I woke up feeling strange.  I was at home, in my own bed, but I didn't know what to do with myself.  I checked my phone, saw several missed calls and texts from Bastian, and recalled that I'd promised to call him the day before. 

Had an entire day passed?  It didn't seem possible but it must have been.  I'd woken up the day before in Seattle with a raging hangover and an aching heart. 

What was I supposed to do now? 

As though answering the question, my phone began to ring. 

It was Bastian. 

"Hey," I greeted him. 

"Are you okay?" he asked, sounding more worried than he should have. 

Was I okay?  No.  Was I going to be?  Who knew? 

Not me.   

"I'm fine," I told him.  Girl code for don't ask a silly question, of course I'm not okay. 

"I still need to do some digging around, and I have more questions for you, but I just needed to make sure you were all right." 

"Where's Dante?" I asked. 

"Here.  Somewhere in Seattle, I believe.  I'm going to try to find him today." 

"Find him?  You didn't tell me he was missing."  It seemed like something that should have come up considering how much we'd talked that night. 

"I told you he's been having a rough time." 

I didn't bother to point out that one had nothing to do with the other. 

"Listen," he told me somberly.  "Don't do anything rash.  Don't confront anyone.  In fact, it would be best if you act as though everything is normal.  I still have a lot of digging to do.  The less they think we're onto them, the better." 

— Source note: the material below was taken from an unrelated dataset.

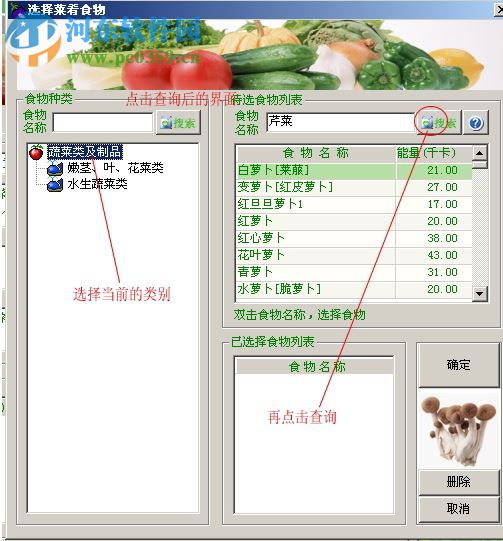 益健膳食管理系统下载 2.0 官方版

I felt a little nauseated.  This man was kicking a beehive, and he didn't understand, not fully, what was about to come out to swarm him. 

But what he was doing—I needed it done.

"I won't confront anyone," I assured him.  "Everything will stay normal on my end.  Good luck.  And . . . thank you." 

"You don't have to thank me," he said, something hard entering his voice.  "I'm doing this for myself as much as anyone.  I'll be in contact soon."

I felt strangely better after we hung up, a little lighter.